Rashad KhalifaThe Final Testamenten
We have appointed a specific time for it to take place.
The Monotheist GroupThe Quran: A Monotheist Translationen
And We do not delay it except to a term already prepared for.
Edip-LaythQuran: A Reformist Translationen
We do not delay it except to a term already prepared for.
Mustafa KhattabThe Clear Quranen
We only delay it for a fixed term.
Al-Hilali & Khanen
And We delay it only for a term (already) fixed.
Abdullah Yusuf Alien
Nor shall We delay it but for a term appointed.
Marmaduke Pickthallen
And We defer it only to a term already reckoned.
Abul A'la MaududiTafhim commentaryen
Nor shall We withhold it except till an appointed term.
Taqi Usmanien
We do not defer it but for a limited term.
Abdul Haleemen
We are delaying it only for a specified period,
Mohamed Ahmed - Samiraen
We are deferring it only for a time ordained.
Muhammad Asaden
and which We shall not delay beyond a term set [by Us].

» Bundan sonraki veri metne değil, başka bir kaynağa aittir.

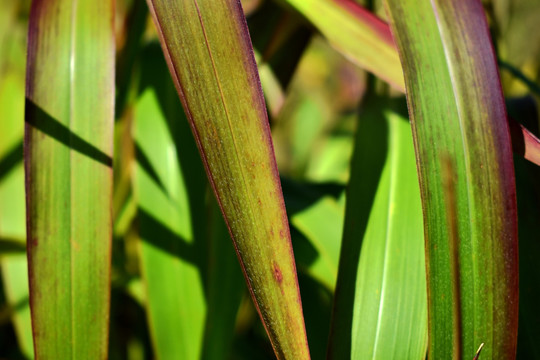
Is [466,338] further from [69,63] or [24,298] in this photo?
[24,298]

Abdel Khalek HimmatAl- Muntakhaben
The Day We delay but to a predetermined point of time.
Progressive Muslimsen
And We do not delay it except to a term already prepared for.
Shabbir Ahmeden
And We defer the Day only to a specified time.
Syed Vickar Ahameden
And We delay it only for an (already) fixed term.

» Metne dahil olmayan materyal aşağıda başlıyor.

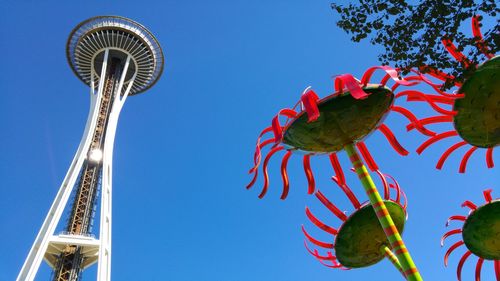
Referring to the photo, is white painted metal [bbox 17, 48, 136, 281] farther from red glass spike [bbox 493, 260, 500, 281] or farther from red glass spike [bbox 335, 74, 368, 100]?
red glass spike [bbox 335, 74, 368, 100]

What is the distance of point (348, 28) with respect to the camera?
8055mm

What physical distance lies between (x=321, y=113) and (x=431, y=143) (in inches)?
114

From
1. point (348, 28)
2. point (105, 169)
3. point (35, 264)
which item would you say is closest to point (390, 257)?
point (348, 28)

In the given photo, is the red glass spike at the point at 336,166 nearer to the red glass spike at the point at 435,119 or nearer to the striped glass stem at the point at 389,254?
the striped glass stem at the point at 389,254

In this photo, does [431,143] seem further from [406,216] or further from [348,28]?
[348,28]

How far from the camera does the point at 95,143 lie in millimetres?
34250

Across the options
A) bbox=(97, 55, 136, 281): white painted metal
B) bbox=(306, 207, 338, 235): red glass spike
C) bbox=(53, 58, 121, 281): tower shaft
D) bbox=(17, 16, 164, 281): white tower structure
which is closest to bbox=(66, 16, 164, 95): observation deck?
bbox=(17, 16, 164, 281): white tower structure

Sahih International(Umm Muhammad, Mary Kennedy, Amatullah Bantley)en
And We do not delay it except for a limited term.
Ali Quli Qaraien
And We do not defer it but for a determinate term.
Bijan Moeinianen
The Last Day (which is not too far away) will take place at its appointed time.
George Saleen
We defer it not, but to a determined time.
Mahmoud Ghalien
And in no way do We defer it except to a term (already) fixed (Literally: numbered)
Amatul Rahman Omaren
And We defer it not but for a computed term.
E. Henry Palmeren
We will not delay it, save unto a numbered and appointed time.
Hamid S. Azizen
Verily, in this is a sign to him who fears the torment of the Hereafter - that is a Day unto which mankind shall be gathered, and that is a Day of Witness (a Day pointed to by events, a Day when testimony is given about the deeds of men, a Day which will be seen by all, a Day when the consequences of action come home. )
Arthur John Arberryen
and We shall not postpone it, save to a term reckoned;
Aisha Bewleyen
We will only postpone it until a predetermined time.